● DIRECTIONS FOR THIS TASK: Return the rows below verbatim, beginning at the line that contains "Name which of" and continuing through the last line of the rows, both ends included. Give those lines and nothing else.

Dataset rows
·····

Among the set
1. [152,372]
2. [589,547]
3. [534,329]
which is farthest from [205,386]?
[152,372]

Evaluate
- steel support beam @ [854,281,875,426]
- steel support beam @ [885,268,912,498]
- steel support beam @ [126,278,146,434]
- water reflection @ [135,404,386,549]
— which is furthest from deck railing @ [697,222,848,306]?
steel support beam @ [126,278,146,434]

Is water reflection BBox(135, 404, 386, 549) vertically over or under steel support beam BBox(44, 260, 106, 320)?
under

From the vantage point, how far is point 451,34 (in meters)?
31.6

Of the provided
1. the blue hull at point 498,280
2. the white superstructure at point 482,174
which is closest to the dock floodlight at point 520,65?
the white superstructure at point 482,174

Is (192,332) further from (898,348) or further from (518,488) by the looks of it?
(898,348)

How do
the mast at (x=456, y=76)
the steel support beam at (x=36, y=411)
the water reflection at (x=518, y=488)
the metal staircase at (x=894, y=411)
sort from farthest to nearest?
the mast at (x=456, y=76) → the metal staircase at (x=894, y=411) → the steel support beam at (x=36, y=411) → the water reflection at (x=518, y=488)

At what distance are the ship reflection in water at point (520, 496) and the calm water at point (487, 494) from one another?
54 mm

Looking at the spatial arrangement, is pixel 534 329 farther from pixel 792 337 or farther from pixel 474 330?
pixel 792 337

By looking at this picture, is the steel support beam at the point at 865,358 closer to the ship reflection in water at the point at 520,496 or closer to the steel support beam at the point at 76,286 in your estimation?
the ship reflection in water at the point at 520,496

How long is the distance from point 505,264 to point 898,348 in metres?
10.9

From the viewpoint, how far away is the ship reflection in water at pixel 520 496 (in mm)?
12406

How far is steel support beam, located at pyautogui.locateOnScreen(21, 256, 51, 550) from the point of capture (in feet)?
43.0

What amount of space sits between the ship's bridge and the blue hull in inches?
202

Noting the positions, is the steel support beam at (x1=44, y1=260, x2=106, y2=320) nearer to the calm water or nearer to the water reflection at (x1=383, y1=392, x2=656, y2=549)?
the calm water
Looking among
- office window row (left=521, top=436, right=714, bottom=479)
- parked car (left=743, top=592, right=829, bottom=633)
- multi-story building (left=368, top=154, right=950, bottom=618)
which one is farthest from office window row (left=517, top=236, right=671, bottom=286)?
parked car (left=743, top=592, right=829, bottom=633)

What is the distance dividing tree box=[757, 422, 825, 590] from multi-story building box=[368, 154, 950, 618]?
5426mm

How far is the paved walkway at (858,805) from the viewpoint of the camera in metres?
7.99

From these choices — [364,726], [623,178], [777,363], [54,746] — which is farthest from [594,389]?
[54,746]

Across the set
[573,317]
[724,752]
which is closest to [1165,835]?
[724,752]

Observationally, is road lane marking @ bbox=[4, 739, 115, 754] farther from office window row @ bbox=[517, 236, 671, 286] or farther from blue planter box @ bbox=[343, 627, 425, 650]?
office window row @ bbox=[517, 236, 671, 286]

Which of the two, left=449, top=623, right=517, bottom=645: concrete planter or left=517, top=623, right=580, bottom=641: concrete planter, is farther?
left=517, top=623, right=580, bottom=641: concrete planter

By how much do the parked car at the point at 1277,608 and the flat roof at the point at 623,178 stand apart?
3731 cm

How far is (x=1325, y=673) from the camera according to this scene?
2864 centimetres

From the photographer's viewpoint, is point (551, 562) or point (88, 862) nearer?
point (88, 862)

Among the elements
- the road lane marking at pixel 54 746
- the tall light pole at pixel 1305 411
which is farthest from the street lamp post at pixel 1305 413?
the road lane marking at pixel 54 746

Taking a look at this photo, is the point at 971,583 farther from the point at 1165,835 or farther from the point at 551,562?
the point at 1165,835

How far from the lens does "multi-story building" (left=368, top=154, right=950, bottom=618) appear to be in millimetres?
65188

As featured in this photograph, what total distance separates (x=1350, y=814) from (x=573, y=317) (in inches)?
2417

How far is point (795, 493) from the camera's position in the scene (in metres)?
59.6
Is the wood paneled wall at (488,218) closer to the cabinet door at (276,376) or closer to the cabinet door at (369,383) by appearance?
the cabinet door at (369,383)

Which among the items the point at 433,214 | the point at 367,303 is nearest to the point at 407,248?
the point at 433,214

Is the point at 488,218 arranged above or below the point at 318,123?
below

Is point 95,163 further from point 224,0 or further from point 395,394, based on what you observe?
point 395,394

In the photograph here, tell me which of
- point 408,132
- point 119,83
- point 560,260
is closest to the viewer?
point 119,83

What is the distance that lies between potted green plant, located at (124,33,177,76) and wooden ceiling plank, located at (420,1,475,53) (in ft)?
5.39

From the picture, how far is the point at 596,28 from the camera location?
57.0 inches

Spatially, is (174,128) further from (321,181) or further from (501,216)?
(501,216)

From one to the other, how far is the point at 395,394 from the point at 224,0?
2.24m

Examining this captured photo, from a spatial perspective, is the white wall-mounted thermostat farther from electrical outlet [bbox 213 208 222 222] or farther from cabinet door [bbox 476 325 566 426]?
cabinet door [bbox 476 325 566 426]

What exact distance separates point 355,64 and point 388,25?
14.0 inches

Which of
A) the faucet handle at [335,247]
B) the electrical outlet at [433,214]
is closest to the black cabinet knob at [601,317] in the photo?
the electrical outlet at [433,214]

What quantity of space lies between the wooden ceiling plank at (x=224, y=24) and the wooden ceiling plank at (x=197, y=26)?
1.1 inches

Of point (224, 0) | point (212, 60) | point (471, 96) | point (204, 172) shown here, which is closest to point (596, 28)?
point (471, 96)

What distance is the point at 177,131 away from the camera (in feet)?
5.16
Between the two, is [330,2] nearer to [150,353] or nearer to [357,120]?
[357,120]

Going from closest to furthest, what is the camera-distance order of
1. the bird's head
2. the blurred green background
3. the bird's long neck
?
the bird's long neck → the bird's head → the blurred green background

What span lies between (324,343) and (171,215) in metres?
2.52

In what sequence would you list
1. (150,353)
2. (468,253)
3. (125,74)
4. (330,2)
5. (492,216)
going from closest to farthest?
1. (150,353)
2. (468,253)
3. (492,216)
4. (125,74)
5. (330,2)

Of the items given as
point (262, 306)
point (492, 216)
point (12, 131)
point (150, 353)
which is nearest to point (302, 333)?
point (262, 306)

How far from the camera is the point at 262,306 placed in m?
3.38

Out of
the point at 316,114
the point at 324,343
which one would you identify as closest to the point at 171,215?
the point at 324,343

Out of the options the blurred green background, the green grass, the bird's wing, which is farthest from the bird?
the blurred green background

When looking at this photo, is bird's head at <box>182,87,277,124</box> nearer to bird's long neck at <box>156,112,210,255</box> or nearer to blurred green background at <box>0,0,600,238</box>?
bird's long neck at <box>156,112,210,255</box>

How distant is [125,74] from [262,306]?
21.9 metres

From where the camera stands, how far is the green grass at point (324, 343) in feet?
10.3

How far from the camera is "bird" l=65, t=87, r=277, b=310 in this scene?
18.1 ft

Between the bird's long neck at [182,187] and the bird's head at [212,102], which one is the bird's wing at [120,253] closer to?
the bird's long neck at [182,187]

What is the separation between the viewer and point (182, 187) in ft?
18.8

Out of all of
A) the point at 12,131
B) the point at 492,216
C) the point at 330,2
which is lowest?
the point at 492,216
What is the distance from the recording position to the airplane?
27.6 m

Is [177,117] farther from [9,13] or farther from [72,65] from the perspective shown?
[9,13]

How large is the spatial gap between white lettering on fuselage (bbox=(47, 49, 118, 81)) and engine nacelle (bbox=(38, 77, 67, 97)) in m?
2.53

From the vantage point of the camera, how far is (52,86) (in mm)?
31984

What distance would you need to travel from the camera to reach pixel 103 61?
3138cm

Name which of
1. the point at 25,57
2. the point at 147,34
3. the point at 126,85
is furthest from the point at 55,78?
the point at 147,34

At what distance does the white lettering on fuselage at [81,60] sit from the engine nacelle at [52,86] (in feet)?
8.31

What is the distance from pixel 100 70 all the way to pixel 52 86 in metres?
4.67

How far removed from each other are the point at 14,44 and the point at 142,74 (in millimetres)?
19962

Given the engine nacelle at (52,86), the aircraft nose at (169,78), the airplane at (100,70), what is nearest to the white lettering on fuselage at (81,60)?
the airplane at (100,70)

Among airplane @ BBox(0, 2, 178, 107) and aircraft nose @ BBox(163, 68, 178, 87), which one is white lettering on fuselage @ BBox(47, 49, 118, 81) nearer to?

·····

● TASK SOLUTION:
Name which of
1. the point at 25,57
2. the point at 147,34
3. the point at 126,85
is furthest from the point at 55,78?
the point at 147,34

At what distance does the white lettering on fuselage at [81,60] sit from the engine nacelle at [52,86] (in feet)?
8.31

What is the distance from pixel 100 70 all the way to pixel 52 86 in metres?
4.67

How far removed from each other are the point at 14,44 and the point at 142,74 (in millimetres)?
19962

Given the engine nacelle at (52,86), the aircraft nose at (169,78), the airplane at (100,70), what is nearest to the white lettering on fuselage at (81,60)?
the airplane at (100,70)

Among airplane @ BBox(0, 2, 178, 107) and aircraft nose @ BBox(163, 68, 178, 87), which one is white lettering on fuselage @ BBox(47, 49, 118, 81) nearer to?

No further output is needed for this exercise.